---------- Provided text

Benning gave the Kings his second-round draft pick and Madden, the 160-pound Northeastern University scoring star who appeared as high as third on a lot of insiders’ prospects rankings for the Canucks, but was deemed expendable by hockey operations in light of the tidal wave of other Vancouver prospects rolling towards the NHL.

“I feel we have seven players, young players, in our system that I think are going to be on our team here in the next two or three years,” Benning said. “I count, like, seven on the conservative side. That’s a third of the team. With the five or six or seven young guys we have now, that’s two-thirds of our team in the next three years that are going to be 25 years or younger.

“I don’t think it’s a change in philosophy, I just felt like we have enough depth in prospect pool that we can give up (Madden).”

Benning did not identify his super seven, but we’re guessing it’s something like: forwards Nils Hoglander, Vasily Podkolzin and Kole Lind, defencemen Olli Juolevi, Brogan Rafferty and Jack Rathbone, and goalie Mike DiPietro.

Toffoli, a 27-year-old former Stanley Cup winner who is on an expiring contract, is a close friend and former linemate of Canucks forward Tanner Pearson. But on Tuesday, Toffoli practised in Boeser’s spot beside Elias Pettersson and J.T. Miller.

Just 2-4-1 in their last seven games and with their playoff cushion deflated to just four points before the chasing Winnipeg Jets played the Kings on Tuesday, the Canucks face the Minnesota Wild on Wednesday at Rogers Arena.

--------------------
---------- Data lines

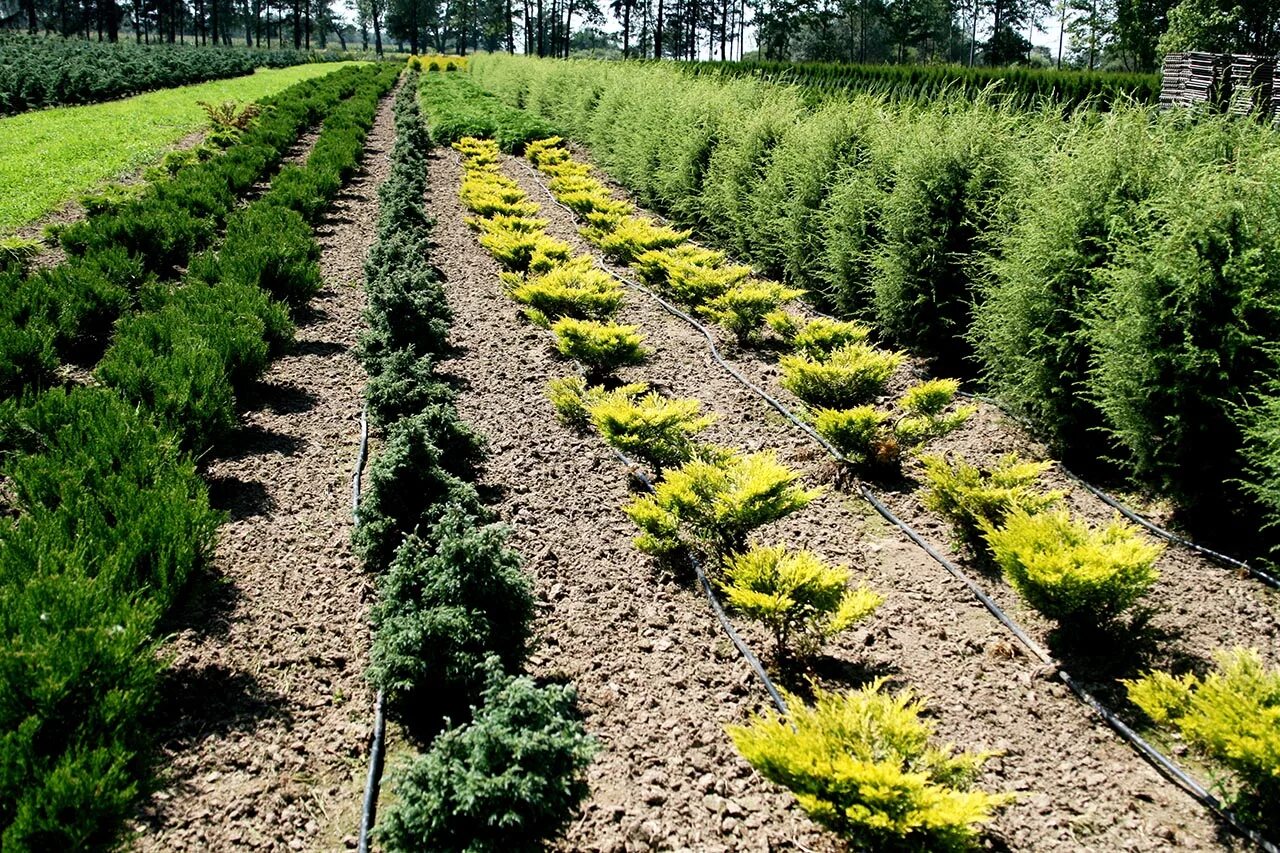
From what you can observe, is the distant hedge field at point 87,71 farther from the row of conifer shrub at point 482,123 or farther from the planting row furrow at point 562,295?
the planting row furrow at point 562,295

--------------------

◆ To-do list
A – Update the Canucks article from "Benning gave the" through "years or younger.", replacing "tidal wave" with "flood".
B – According to the Canucks article, which two players did Toffoli practice beside on Tuesday?
C – Please proceed with the Canucks article, picking up after its final sentence.

◆ Answer set
A –
Benning gave the Kings his second-round draft pick and Madden, the 160-pound Northeastern University scoring star who appeared as high as third on a lot of insiders’ prospects rankings for the Canucks, but was deemed expendable by hockey operations in light of the flood of other Vancouver prospects rolling towards the NHL.

“I feel we have seven players, young players, in our system that I think are going to be on our team here in the next two or three years,” Benning said. “I count, like, seven on the conservative side. That’s a third of the team. With the five or six or seven young guys we have now, that’s two-thirds of our team in the next three years that are going to be 25 years or younger.

B – Elias Pettersson and J.T. Miller.

C –
“We always got along with each other,” Pearson said of Toffoli. “We lived in the same building in Manchester (in the minors). When we first got called up, we spent summers together in L.A. and lived together there. I probably spent too much time with him, to be honest.”

Of Toffoli joining the Canucks, Pearson said: “We’ve kind of been talking about it here and there for a bit, just joking around about it. And then he texted me (Monday) and said this actually could be happening. He called me probably an hour later and said ‘it looks like it’s done.’”

“I probably iced him a little bit because I had 100 other people calling,” Toffoli said. “It was one of those things where I was, not hoping, but looking forward to this opportunity. Today was as easy as could be from what I was expecting.”

Toffoli said he knew a few of the Canucks, including former King Oscar Fantenberg, and that the group instantly made him feel comfortable. Toffoli already had intel that “J.T. likes to talk a lot, so we’ll just go from there and just read off of each other.”

“That’s not chirping, that’s just facts,” Miller said. “I’ve watched Tyler a lot since we came into the league the same year, and he’s a super-talented player. I’m pumped.”

Benning hoped the players would be pumped. He said several times during his press conference that, in the wake of bad injury news on Boeser and Ferland, the GM felt he owed it to players, coaches and fans to do what he could to bolster the team so the Canucks could climb out of the black hole and make the Stanley Cup Playoffs for the first time since 2015.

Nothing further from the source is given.